9 serious flaws in IP KVM let anyone get root access without having to log in across four vendors.

Cybersecurity experts have warned about the dangers of cheap IP KVM (Keyboard, Video, Mouse over Internet Protocol) devices, which can give hackers a lot of power over hacked hosts This article explores attacker compromises kvm. . Eclypsium found nine security holes in four different GL-iNet Comet RM-1, Angeet/Yeeso ES3 KVM, Sipeed NanoKVM, and JetKVM products.

The worst ones let people who aren't authorized get root access or run harmful code. In an analysis, researchers Paul Asadoorian and Reynaldo Vasquez Garcia said, "The common themes are damning: missing firmware signature validation, no brute-force protection, broken access controls, and exposed debug interfaces."

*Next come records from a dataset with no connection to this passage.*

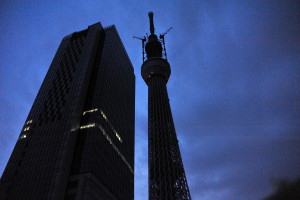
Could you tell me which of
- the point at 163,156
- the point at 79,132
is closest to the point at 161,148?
the point at 163,156

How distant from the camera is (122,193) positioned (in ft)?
309

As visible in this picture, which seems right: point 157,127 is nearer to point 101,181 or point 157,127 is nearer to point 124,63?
point 101,181

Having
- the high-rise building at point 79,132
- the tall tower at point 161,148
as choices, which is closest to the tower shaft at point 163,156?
the tall tower at point 161,148

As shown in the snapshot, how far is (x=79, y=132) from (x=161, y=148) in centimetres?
3806

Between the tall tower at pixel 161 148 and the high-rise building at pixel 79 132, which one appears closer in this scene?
the tall tower at pixel 161 148

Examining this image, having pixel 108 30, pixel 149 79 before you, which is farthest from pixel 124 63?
pixel 149 79

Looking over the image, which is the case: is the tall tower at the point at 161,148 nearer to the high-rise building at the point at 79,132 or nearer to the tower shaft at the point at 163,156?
the tower shaft at the point at 163,156

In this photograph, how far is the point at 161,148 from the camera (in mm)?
67875

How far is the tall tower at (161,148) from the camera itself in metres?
60.2

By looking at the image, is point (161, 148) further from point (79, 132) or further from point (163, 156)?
point (79, 132)

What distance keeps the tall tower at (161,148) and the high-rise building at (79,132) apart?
23.4 metres

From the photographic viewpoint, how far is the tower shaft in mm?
60031

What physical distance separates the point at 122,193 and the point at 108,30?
92.5 metres

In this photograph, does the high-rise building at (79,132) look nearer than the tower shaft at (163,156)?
No
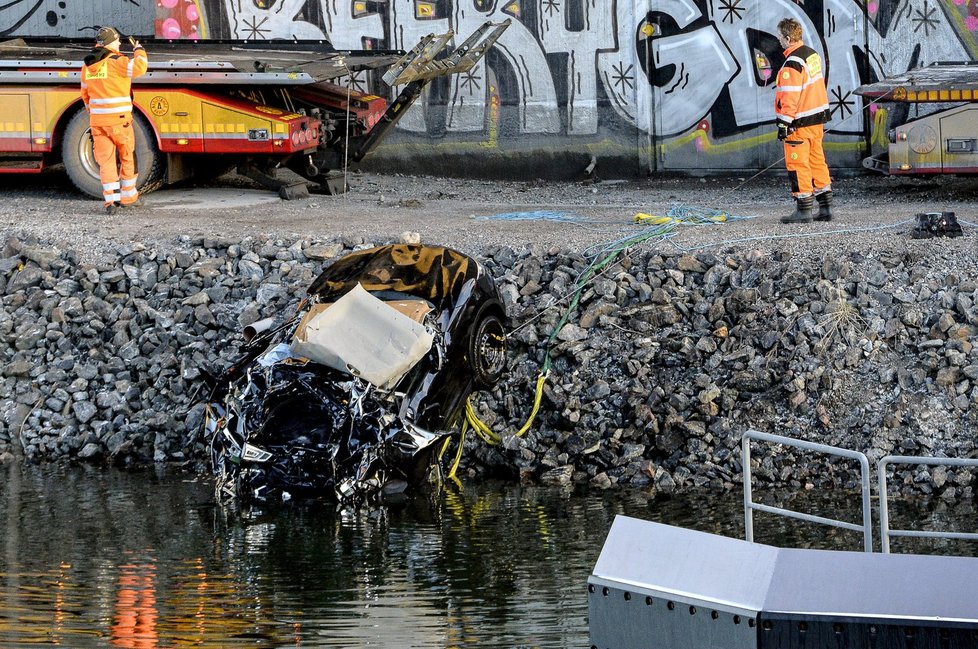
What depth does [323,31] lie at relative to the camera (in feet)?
59.0

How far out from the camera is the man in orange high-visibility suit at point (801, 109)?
1229cm

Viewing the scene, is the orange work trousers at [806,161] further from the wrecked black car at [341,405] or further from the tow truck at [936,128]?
the wrecked black car at [341,405]

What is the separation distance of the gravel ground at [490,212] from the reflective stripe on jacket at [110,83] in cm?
104

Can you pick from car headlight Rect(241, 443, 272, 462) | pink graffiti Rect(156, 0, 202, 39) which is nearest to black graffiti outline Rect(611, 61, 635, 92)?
pink graffiti Rect(156, 0, 202, 39)

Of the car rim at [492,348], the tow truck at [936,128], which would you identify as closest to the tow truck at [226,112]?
the tow truck at [936,128]

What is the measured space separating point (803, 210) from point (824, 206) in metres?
0.21

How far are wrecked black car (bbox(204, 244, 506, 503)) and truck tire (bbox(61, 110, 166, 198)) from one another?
5.90 m

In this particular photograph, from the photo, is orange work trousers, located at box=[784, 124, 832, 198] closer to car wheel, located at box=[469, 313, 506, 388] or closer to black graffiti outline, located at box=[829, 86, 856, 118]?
car wheel, located at box=[469, 313, 506, 388]

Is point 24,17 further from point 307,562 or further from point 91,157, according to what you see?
point 307,562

IP KVM devices let you access the target machine's keyboard, video output, and mouse input from a distance at the BIOS/UEFI level. If someone successfully exploits a flaw in one of these products, they could take over the system, which would break the security controls that are already in place. "An attacker who compromises the KVM can hide tools and backdoors on the device itself, consistently re-infecting host systems even after remediation."

"Since some firmware updates lack signature verification on most of these devices, a supply-chain attacker could tamper with the firmware at distribution time and have it persist indefinitely."